Unemployment Stress Tips to Help You Survive
Are you or someone you know unemployed? This can be a trying time financially, but it can also have devastating mental and physical consequences. Having the right mindful tips can prevent unemployment stress. Unemployment, especially long-term unemployment, can have terrifying financial costs.
Unemployment in America
It can obliterate savings and increase debt. It can also lead to health problems. According to a recent Gallup poll, “Americans who are unemployed for more than six months are much more likely to experience daily negative emotions.” These unemployed Americans are more likely to experience worry, sadness, and stress. And they are unlikely to experience happiness, enjoyment, or laughter. Long-term unemployed Americans are twice as likely to have a physician diagnose them as depressed. And more long-term unemployed Americans say that they’re struggling and suffering than short-term unemployed Americans and fully employed Americans.
Unemployment Stress Tips
Listed below are a few Mindful unemployment stress tips that can help you through this challenging time.
Unemployment Leads to Depression
Unemployment can lead to low self-esteem, loss of security, or an identity crisis. But unemployed Americans were twice as likely to be depressed (12.4 percent), and Americans who have been unemployed for a year were nearly four times as likely to be depressed (19 percent). Finding a healthy way to deal with your feelings is important for maintaining your mental health during this trying time. Consider writing down your feelings in a journal. Try talking with a trusted friend or spiritual advisor. They may help you find the silver lining in your situation.

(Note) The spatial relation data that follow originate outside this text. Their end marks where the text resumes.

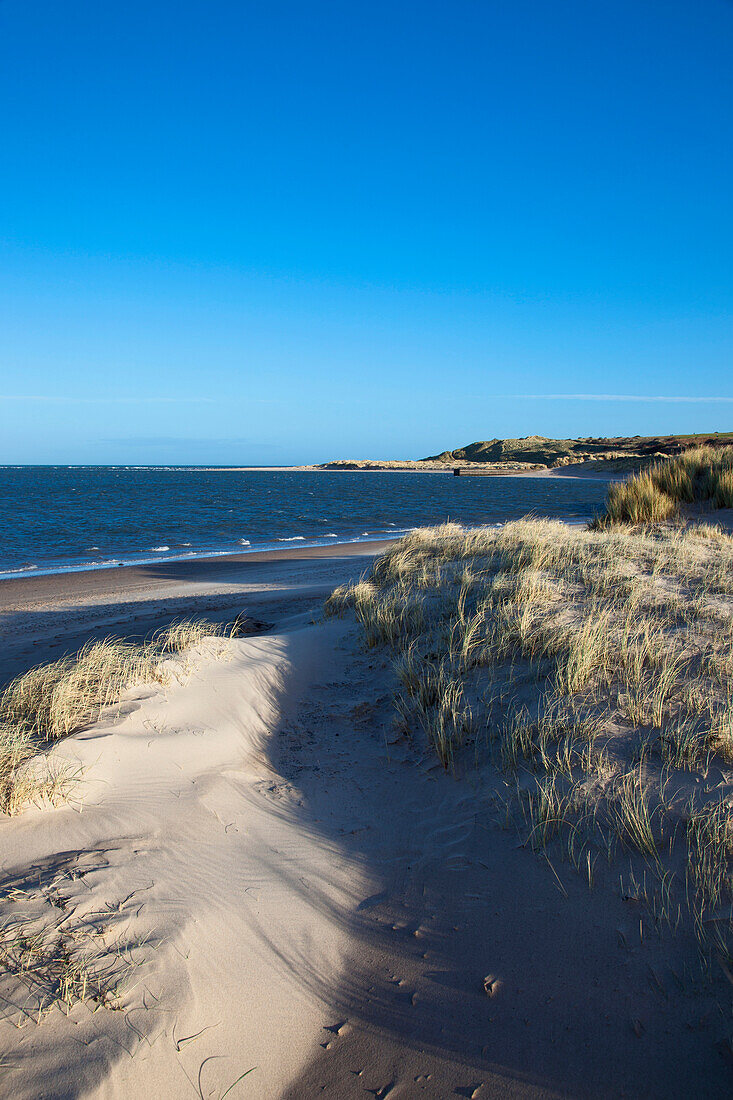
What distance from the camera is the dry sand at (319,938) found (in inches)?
83.2

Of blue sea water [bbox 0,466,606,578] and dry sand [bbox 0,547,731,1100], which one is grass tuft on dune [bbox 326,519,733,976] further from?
blue sea water [bbox 0,466,606,578]

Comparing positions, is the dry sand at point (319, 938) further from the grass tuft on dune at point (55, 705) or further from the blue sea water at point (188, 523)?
the blue sea water at point (188, 523)

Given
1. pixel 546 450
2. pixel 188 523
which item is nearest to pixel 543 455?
pixel 546 450

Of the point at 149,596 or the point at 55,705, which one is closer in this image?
the point at 55,705

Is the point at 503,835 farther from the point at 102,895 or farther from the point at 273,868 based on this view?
the point at 102,895

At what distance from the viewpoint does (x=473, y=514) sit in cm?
3250

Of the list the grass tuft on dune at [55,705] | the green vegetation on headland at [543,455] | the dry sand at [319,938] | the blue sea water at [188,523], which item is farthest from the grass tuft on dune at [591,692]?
the green vegetation on headland at [543,455]

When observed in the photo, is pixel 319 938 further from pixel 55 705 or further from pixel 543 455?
pixel 543 455

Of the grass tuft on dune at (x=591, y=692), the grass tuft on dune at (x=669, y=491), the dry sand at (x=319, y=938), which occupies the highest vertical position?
the grass tuft on dune at (x=669, y=491)

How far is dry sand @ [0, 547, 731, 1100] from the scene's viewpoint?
6.93 ft

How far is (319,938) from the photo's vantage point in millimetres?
2812

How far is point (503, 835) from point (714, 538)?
27.1ft

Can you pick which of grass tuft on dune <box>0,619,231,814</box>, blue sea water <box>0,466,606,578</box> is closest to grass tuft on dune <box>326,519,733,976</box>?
grass tuft on dune <box>0,619,231,814</box>

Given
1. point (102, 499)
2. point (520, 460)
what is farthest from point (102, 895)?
point (520, 460)
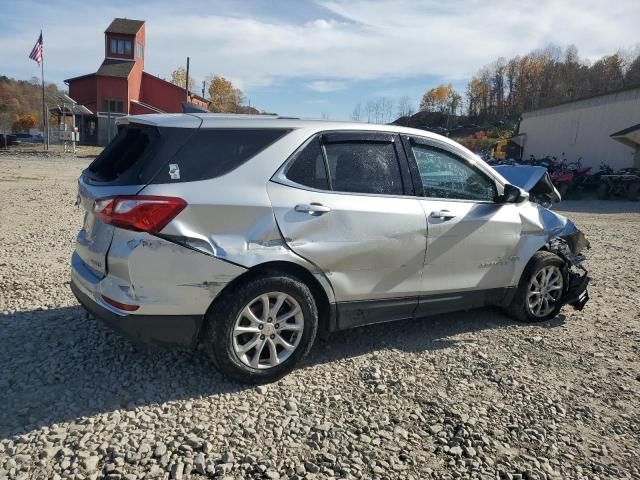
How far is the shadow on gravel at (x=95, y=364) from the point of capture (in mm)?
3121

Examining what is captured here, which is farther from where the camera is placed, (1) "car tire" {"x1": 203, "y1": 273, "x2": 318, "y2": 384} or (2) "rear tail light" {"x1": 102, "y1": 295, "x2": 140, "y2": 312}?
(1) "car tire" {"x1": 203, "y1": 273, "x2": 318, "y2": 384}

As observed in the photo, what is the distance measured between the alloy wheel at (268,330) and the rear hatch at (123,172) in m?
0.96

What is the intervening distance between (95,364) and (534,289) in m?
3.89

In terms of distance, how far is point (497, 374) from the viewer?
3.81m

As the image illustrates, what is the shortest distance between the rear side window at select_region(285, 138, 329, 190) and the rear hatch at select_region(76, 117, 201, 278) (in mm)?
697

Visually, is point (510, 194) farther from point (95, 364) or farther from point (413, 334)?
point (95, 364)

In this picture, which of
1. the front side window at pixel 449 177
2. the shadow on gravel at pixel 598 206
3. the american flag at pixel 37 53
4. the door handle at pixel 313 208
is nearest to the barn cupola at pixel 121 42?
the american flag at pixel 37 53

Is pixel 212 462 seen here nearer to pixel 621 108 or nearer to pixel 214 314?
pixel 214 314

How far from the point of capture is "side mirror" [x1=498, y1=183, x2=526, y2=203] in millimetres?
4367

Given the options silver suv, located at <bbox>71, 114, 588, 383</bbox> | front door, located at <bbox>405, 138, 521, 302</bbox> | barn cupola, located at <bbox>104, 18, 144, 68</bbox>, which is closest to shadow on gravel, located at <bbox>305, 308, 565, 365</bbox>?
silver suv, located at <bbox>71, 114, 588, 383</bbox>

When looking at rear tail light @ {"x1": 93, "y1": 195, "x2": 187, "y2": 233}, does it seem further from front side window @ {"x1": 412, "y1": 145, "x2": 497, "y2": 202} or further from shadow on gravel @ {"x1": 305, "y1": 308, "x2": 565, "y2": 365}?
front side window @ {"x1": 412, "y1": 145, "x2": 497, "y2": 202}

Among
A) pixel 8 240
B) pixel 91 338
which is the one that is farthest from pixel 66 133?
pixel 91 338

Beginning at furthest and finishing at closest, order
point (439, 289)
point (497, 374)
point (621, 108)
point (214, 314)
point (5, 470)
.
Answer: point (621, 108)
point (439, 289)
point (497, 374)
point (214, 314)
point (5, 470)

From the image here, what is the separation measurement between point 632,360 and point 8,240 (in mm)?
7801
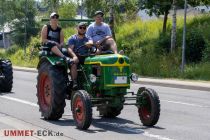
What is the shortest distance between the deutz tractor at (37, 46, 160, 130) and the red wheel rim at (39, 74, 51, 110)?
0.12 metres

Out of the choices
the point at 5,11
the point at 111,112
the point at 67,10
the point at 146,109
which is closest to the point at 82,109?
the point at 146,109

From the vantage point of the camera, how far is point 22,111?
1334 centimetres

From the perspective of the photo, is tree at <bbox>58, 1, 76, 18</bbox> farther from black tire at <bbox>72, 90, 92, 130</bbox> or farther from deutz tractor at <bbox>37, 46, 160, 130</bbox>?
black tire at <bbox>72, 90, 92, 130</bbox>

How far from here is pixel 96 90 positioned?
11070mm

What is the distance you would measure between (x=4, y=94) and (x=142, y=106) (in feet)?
25.6

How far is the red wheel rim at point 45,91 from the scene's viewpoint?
12125mm

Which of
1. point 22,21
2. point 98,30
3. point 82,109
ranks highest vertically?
point 98,30

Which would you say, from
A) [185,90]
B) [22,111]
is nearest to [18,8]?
[185,90]

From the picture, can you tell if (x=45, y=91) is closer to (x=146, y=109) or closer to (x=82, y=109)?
(x=82, y=109)

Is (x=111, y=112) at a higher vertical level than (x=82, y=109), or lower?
lower

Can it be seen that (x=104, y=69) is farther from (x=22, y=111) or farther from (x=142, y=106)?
(x=22, y=111)

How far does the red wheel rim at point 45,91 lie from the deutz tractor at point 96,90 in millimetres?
123

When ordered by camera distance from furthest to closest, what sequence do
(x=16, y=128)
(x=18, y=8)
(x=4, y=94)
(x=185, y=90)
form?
Result: (x=18, y=8) < (x=185, y=90) < (x=4, y=94) < (x=16, y=128)

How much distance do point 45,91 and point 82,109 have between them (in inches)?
86.2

Unemployment Can Hurt Your Heart
Unemployed Americans are less likely to take care of their physical health. The stress of unemployment can also lead to an increase of unhealthy habits like smoking, forgoing exercise, binge eating, and incessant drinking. All of this can lead to devastating health effects. According to a study published in the Archives of Internal Medicine, unemployed Americans are 35 percent more likely to suffer from heart attacks than employed Americans. The study also found that the effects of unemployment stress follow Americans even after they have found a new job. Avoid these health hazards by taking care of yourself during these challenging times. Try to exercise and socialize regularly. It’s also important to eat well and spend time outdoors as often as possible.
Unemployment Leads to Premature Death
A study released by McGill University in Montreal studied data from 20 million people in 15 countries and found that “unemployment increases a person’s risk of premature death by 63 percent.” This risk of death is higher for men (78 percent) than women (37 percent), and it’s also higher for people younger than 50-years-old. Fortunately, you can reduce the effects of unemployment stress with a strong support system. Whether you lean on your friends or family, having people who assist you and offer support can make all the difference.